The Guidelines were issued as a sort of formal interpretation of the Italian privacy law, as indeed they do not provide for new legislative provisions, but rather simply identify the requirements that must be fulfilled when conducting trials by the various subjects involved (e.g. study centres, sponsors, and other third party service providers) under the current legislative scenario.

In order to explain the position taken, the Garante underlines the following indicative elements:

• The types of information reported on Case Report Forms are quite numerous, and therefore it is possible to indirectly identify patients’ identity. Apart from the fact that, in some cases, Case Report Forms and adverse effects and reaction reports contain patients’ full names, they usually include additional information that varies depending on the specific scope of the trial, for example, medial history, demographical information, birth date or age, sex, weight, height, or details on lifestyle. All this information is an integral part of the trial, and, as such, is to be kept by operation of law not only by study centres but also by sponsors;

• Study centres are in charge of keeping the documentation that associates each patient with a specific code, but sponsors have access to patients’ personal information during the trial, for example, on the occasion of monitoring visits carried out at study centres to verify the accuracy of the data collected through the Case Report Forms and adherence to the protocol;

• Sponsors need and have the right to process patients’ information in an identifiable form upon the occurrence of specific circumstances in the course of trials, for example, during the checks performed by study monitors, to manage adverse reactions or events, or if a sponsor needs to enforce or defend its rights in case of claims triggered by the trial; and

• The long data retention period raises issues in terms of risks to which data are exposed, including those stemming from failure of the security precautions implemented to preserve data confidentiality.

The Garante concludes that: “Given the amount and type of the information made available to the sponsor company, the processing mechanisms at issue and the various entities that can access trial data, it can be concluded that data subjects can be identified, albeit indirectly, by reference to other data held by the sponsor and/or … by third parties. This conclusion can be drawn by having regard, in pursuance of Community legislation, to the means that can be reasonably used by the sponsor company and/or third parties in view of identifying data subjects”.
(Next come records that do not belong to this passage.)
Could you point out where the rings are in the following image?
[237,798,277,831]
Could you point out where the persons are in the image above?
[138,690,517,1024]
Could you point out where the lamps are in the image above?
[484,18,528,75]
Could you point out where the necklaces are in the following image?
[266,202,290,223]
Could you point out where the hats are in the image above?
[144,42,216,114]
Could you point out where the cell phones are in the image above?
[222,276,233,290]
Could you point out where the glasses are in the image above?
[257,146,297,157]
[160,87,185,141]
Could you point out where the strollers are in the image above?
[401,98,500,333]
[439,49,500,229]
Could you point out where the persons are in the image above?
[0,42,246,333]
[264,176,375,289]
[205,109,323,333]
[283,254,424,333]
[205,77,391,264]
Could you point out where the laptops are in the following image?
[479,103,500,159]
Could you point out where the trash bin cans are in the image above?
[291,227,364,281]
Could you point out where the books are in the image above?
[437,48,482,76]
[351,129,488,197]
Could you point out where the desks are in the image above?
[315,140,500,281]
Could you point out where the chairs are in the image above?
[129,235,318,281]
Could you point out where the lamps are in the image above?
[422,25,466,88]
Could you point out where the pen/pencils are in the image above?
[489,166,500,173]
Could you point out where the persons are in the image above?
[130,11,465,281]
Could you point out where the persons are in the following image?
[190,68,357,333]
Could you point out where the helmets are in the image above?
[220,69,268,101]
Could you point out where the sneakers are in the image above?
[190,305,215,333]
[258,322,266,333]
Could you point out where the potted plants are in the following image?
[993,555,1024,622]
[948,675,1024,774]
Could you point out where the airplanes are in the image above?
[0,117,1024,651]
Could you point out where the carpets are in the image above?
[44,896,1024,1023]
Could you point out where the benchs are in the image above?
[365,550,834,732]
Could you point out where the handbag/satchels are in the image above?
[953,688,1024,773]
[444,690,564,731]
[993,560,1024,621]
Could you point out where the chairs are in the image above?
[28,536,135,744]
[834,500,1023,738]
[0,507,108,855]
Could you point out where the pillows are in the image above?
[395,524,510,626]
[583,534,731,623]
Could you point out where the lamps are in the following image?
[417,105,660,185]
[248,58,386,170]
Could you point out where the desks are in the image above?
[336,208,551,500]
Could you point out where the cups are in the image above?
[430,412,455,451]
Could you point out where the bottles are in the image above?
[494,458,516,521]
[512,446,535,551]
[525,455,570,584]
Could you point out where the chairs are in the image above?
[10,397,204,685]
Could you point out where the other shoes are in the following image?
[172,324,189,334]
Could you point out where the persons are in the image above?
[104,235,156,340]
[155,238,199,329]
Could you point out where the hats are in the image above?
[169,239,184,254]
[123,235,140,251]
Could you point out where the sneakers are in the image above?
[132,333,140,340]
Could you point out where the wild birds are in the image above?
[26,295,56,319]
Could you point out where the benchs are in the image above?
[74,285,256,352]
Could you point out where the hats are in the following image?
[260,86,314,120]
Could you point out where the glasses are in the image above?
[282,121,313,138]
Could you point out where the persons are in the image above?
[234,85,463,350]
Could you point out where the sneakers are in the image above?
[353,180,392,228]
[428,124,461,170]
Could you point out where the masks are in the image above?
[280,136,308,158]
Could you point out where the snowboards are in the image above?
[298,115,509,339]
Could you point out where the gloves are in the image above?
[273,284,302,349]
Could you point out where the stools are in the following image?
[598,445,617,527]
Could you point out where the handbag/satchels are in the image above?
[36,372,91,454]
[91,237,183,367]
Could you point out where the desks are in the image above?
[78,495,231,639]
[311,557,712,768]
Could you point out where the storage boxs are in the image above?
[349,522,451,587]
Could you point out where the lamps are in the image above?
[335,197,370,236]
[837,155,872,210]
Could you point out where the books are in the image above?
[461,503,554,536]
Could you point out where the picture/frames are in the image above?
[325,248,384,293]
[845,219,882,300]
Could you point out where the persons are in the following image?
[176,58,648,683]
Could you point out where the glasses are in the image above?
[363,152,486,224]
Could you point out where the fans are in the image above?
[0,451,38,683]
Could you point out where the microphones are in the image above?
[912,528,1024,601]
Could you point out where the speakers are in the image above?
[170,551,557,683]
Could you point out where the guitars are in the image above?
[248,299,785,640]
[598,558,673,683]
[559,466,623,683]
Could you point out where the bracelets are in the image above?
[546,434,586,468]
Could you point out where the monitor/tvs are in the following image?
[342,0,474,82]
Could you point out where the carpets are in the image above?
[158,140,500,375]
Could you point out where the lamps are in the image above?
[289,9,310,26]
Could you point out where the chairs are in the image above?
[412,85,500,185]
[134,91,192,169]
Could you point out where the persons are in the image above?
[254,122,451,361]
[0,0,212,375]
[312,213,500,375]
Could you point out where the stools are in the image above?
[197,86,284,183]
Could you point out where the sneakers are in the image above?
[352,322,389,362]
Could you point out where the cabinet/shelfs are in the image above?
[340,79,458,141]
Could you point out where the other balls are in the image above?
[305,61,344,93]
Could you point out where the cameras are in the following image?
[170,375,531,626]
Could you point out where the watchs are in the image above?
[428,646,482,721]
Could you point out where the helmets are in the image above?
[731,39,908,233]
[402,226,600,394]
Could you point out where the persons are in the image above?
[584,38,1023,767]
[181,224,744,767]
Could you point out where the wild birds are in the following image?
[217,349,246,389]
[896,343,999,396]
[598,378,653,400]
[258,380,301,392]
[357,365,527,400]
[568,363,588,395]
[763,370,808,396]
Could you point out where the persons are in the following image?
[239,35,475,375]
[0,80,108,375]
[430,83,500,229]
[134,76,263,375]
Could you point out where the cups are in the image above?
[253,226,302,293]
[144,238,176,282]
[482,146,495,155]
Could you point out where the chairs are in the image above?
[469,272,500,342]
Clinical Trials within the Framework of Italian Privacy Law

As for any data processing for which it is necessary to identify the requirements to be met, the first step is determining who the controller is. In the case of clinical trials, the scenario is fairly complex, as there are two different and interrelated points of authority: the study centre and the sponsor. The sponsor is responsible for drafting the study protocol, which determines the scope and features of the trial, and for monitoring compliance with the same by study centres; selects the study centres; provides the Standard Operational Procedures for management of the trials; and is responsible for drug-related incidents that may occur. However, the sponsor does not have direct contact with patients, save for limited purposes (i.e., data verification, management of adverse events and reactions, etc.), and receives the patients’ information that is collected by the study centre. By contrast, the study centre interacts with patients; performs the trial autonomously; and is not under the control of the sponsor.

Given that the main features of a controller are the authority to determine the purposes and conditions of the processing, including security issues, it appears that both the study centre and the sponsor act as controllers, more specifically as autonomous controllers.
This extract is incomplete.